November 2021- State of the Art: Transformers
Power to the Pixel
DEMO: Turing Bletchley

Turing Bletchley, this model can interpret pictures in a groundbreaking way. Microsoft moves beyond language for AI with the introduction of T-Bletchley, a model that can perform image-language tasks in 94 languages.
TL;DR The model was trained on billions of publicly available words and images. For this purpose, Data scientists at Microsoft’s Project Turing used a large dataset containing sentences chosen randomly from the web. They built a language-agnostic vector representation for each sentence and then applied a contrastive loss on those vectors. The model was then trained using the ZeRO optimizer and the DeepSpeed library for PyTorch. The final result is a state-of-the-art image understanding model with universal capabilities but significantly better performance than previous architectures.
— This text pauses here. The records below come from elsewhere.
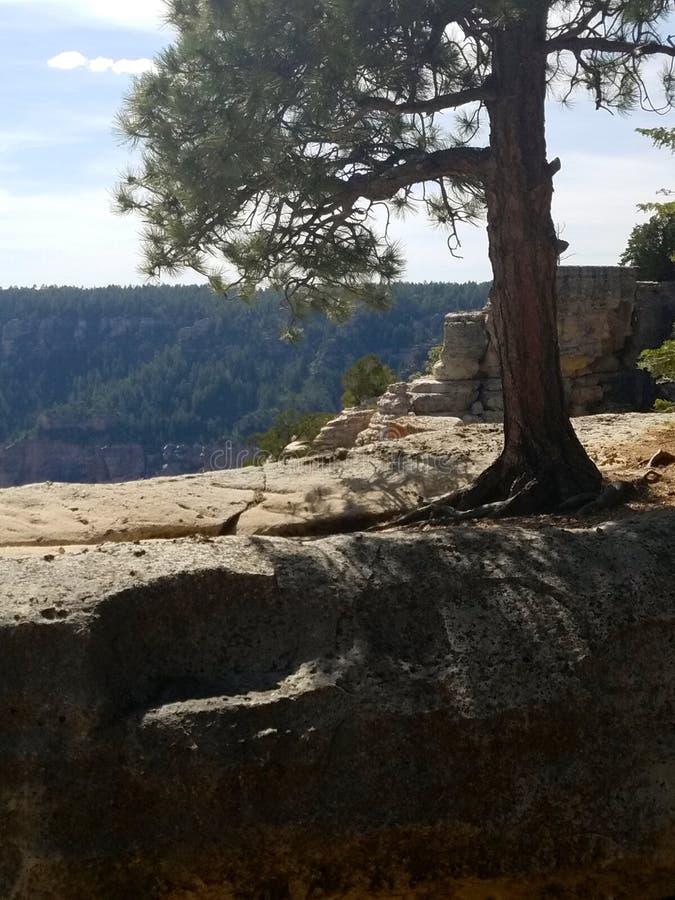 Оправа сосны обозревая северная гранд-каньона стоковое фото rf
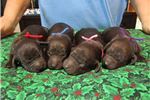 Picture of BSS registered Boykin Spaniel puppies 2 males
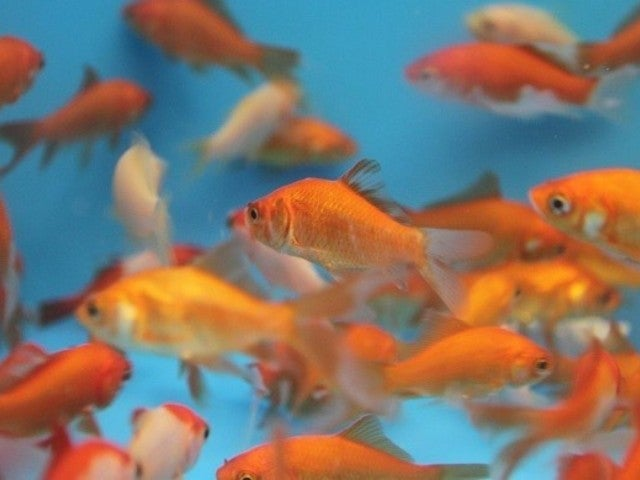 Bride's Idea Goes Horribly Wrong, Maid of Honor Forced to Cleanup 99 Dead Goldfish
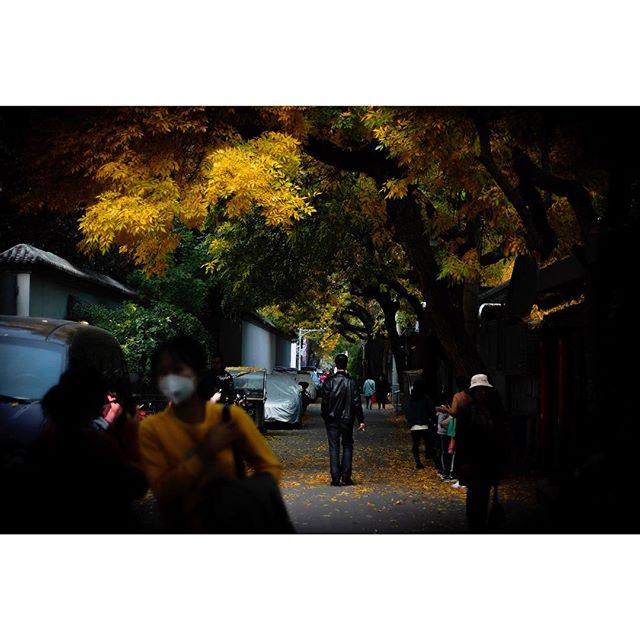 The Autumn colours of a few days spent in Beijing on the way home from Japan; viewing a city once called home, for a while, from a different perspective - and re-acclimatising to the unexpectedly overwhelming comfort of the chaos.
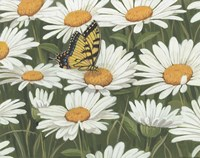 Daisies And Butterfly Fine-Art Print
Are there any art exhibitions worthy of a photo coming up? Do you want your memories to last a lifetime? This model has been trained to understand text and images as seamlessly as humans do. The first version of T-Bletchley represents a significant breakthrough in this mission. This latest release from Microsoft is the only one that can handle a wide variety of images effortlessly. T-Bletchley can also be used for image captioning, image translation, and object tagging applications.
T-Bletchley does a remarkable job of encoding images and text into vector representations that map with each other. This allows for semantically similar pictures and texts to align, leading to breakthroughs in image language understanding. An image with text is represented as a vector of parameters, denoting the presence or absence of content in different parts of the picture. This enables the model to quickly encode thousands of other images while maintaining high accuracy. Models need to account for the underlying data in a language-specific process to create a system that can perform better than human experts. This is a top-down approach that requires an understanding of language and complex knowledge representations. In contrast, T-Bletchley works over image analysis and deep learning with less reliance on grammatical rules and experience from experts. This bottom-up approach requires minimal understanding of the grammar and relies more on the computational analysis of visual data.
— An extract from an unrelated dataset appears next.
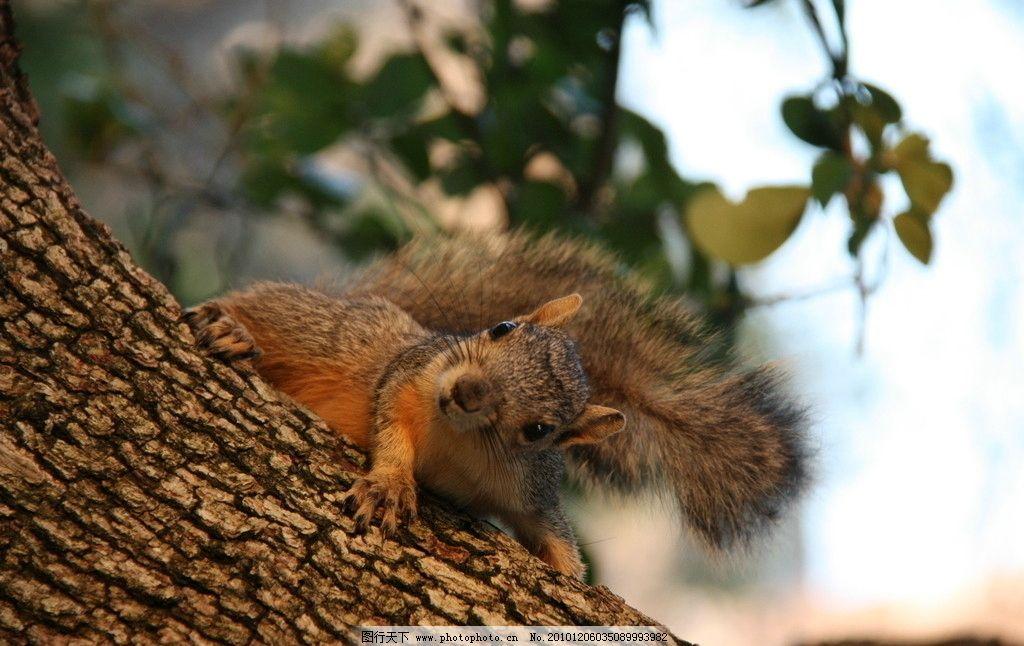 小松鼠 动物 树木 绿叶 自然 生物 环保 摄影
T-Bletchley brings together two different AI systems: (1) deep learning over images (e.g., image captioning, object recognition) and (2) hierarchical/graph-based probabilistic models for language processing (e.g., neural machine translation, syntactic parsing). T-Bletchley is general purpose and can be applied to a wide variety of tasks. Microsoft’s tool is a component for a bigger picture that considers the various modalities of language and their representation in images instead of or in addition to text. In T-Bletchley, language is extracted from images using a fundamental feature transform from image pixel values to vector elements specifically designed for image-to-language modeling.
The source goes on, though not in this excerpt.